» **Work task**
In the entries that follow, the lines from the line containing "Ortisei/St.Ulrich-Runcadic/Runggaditsch Boulder Hall" up to and including the line containing "Courgettecakejes met aardbeien" must be copied exactly, with pictures omitted.

» **Materials provided**
----
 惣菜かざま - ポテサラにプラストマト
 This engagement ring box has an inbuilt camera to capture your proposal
----
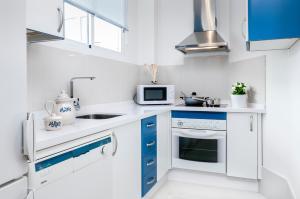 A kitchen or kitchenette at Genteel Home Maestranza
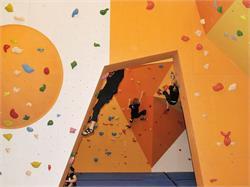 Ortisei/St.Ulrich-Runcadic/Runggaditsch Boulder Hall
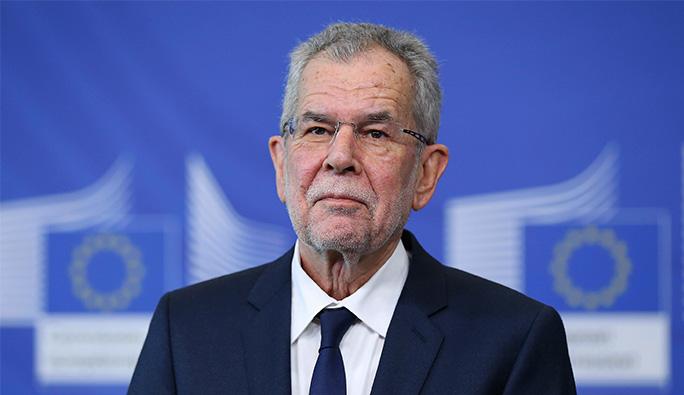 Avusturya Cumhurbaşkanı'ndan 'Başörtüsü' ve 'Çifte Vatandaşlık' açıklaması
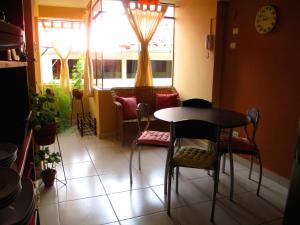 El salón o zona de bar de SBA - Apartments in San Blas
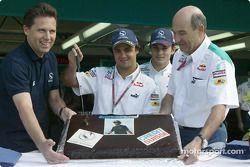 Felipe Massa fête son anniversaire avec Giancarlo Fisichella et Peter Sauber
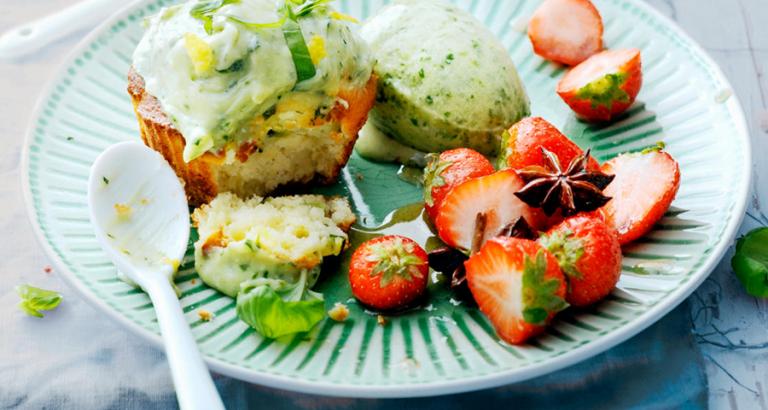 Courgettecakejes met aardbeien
----
» **Response**
 Ortisei/St.Ulrich-Runcadic/Runggaditsch Boulder Hall
 Avusturya Cumhurbaşkanı'ndan 'Başörtüsü' ve 'Çifte Vatandaşlık' açıklaması
 El salón o zona de bar de SBA - Apartments in San Blas
 Felipe Massa fête son anniversaire avec Giancarlo Fisichella et Peter Sauber
 Courgettecakejes met aardbeien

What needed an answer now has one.